À Paris, le 8 de la lune de Rébiab 2, 1717.


Montesquieu, Lettres persanes

Lettre 104

LETTRE CIV

Usbek au même

Tous les peuples d’Europe ne sont pas également soumis à leurs princes : par exemple,
l’humeur impatiente des Anglais ne laisse guère à leur roi le temps d’appesantir son autorité ;
la soumission et l’obéissance sont les vertus dont ils se piquent le moins. Ils disent là-dessus
des choses bien extraordinaires. Selon eux, il n’y a qu’un lien qui puisse attacher les hommes,
qui est celui de la gratitude : un mari, une femme, un père et un fils, ne sont liés entre eux que
par l’amour qu’ils se portent, ou par les bienfaits qu’ils se procurent ; et ces motifs divers de
reconnaissance sont l’origine de tous les royaumes, et de toutes les sociétés.

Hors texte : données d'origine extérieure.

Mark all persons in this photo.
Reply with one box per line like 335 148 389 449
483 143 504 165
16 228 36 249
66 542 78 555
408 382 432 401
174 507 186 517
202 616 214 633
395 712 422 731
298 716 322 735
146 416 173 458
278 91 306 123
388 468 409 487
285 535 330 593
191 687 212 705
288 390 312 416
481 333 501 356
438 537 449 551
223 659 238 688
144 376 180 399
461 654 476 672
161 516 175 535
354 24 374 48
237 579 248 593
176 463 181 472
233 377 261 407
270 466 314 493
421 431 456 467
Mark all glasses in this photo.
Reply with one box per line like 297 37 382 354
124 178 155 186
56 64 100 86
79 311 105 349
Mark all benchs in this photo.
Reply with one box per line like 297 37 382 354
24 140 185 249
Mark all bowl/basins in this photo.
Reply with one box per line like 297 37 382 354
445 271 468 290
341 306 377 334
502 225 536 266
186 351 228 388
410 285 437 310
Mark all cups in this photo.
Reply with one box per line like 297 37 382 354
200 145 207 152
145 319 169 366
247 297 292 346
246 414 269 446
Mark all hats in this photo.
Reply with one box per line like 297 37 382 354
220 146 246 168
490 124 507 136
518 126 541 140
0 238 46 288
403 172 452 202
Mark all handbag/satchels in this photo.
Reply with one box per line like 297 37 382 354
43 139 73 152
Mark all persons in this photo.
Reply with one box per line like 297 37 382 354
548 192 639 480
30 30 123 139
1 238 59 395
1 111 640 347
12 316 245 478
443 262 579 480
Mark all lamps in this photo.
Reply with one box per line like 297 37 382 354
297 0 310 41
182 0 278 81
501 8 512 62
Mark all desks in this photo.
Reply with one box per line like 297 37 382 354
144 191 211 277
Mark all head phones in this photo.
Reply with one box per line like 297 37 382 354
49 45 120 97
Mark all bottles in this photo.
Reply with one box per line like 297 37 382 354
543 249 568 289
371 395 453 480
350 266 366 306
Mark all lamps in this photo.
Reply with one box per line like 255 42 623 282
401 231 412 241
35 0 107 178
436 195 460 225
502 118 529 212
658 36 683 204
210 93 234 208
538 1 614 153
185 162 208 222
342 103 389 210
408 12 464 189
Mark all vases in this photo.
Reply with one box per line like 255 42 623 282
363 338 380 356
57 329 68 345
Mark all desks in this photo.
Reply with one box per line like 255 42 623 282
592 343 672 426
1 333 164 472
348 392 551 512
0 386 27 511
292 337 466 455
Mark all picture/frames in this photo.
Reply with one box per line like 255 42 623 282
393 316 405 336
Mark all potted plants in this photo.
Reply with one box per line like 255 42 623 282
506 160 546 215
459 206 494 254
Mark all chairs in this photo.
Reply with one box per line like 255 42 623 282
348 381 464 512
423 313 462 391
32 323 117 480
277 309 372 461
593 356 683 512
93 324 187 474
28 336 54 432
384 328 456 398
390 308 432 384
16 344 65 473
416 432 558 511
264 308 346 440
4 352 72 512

Mais si un prince, bien loin de faire vivre ses sujets heureux, veut les accabler et les détruire,
le fondement de l’obéissance cesse ; rien ne les lie, rien ne les attache à lui ; et ils rentrent
dans leur liberté naturelle. Ils soutiennent que tout pouvoir sans bornes ne saurait être
légitime, parce qu’il n’a jamais pu avoir d’origine légitime. Car nous ne pouvons pas, disent-
ils, donner à un autre plus de pouvoir sur nous que nous n’en avons nous-mêmes : or nous
n’avons pas sur nous-mêmes un pouvoir sans bornes ; par exemple, nous ne pouvons pas nous
ôter la vie : personne n’a donc, concluent-ils, sur la terre un tel pouvoir.

Le crime de lèse-majesté n’est autre chose, selon eux, que le crime que le plus faible commet
contre le plus fort en lui désobéissant, de quelque manière qu’il lui désobéisse. Aussi le
peuple d’Angleterre, qui se trouva le plus fort contre un de leurs rois, déclara-t-il que c’était
un crime de lèse-majesté à un prince de faire la guerre à ses sujets. Ils ont donc grande raison,
quand ils disent que le précepte de leur Alcoran, qui ordonne de se soumettre aux puissances,
n’est pas bien difficile à suivre, puisqu’il leur est impossible de ne le pas observer ; d’autant
que ce n’est pas au plus vertueux qu’on les oblige de se soumettre, mais à celui qui est le plus
fort.
Les Anglais disent qu’un de leurs rois, ayant vaincu et fait prisonnier un prince qui lui
disputait la couronne, ayant voulu lui reprocher son infidélité et sa perfidie : Il n’y a qu’un
moment, dit le prince infortuné, qu’il vient d’être décidé lequel de nous deux est le traître.

Un usurpateur déclare rebelles tous ceux qui n’ont point opprimé la patrie comme lui : et,
croyant qu’il n’y a pas de lois là où il ne voit point de juges, il fait révérer, comme des arrêts
du ciel, les caprices du hasard et de la fortune.

De Paris, le 20 de la lune de Rébiab 2, 1717.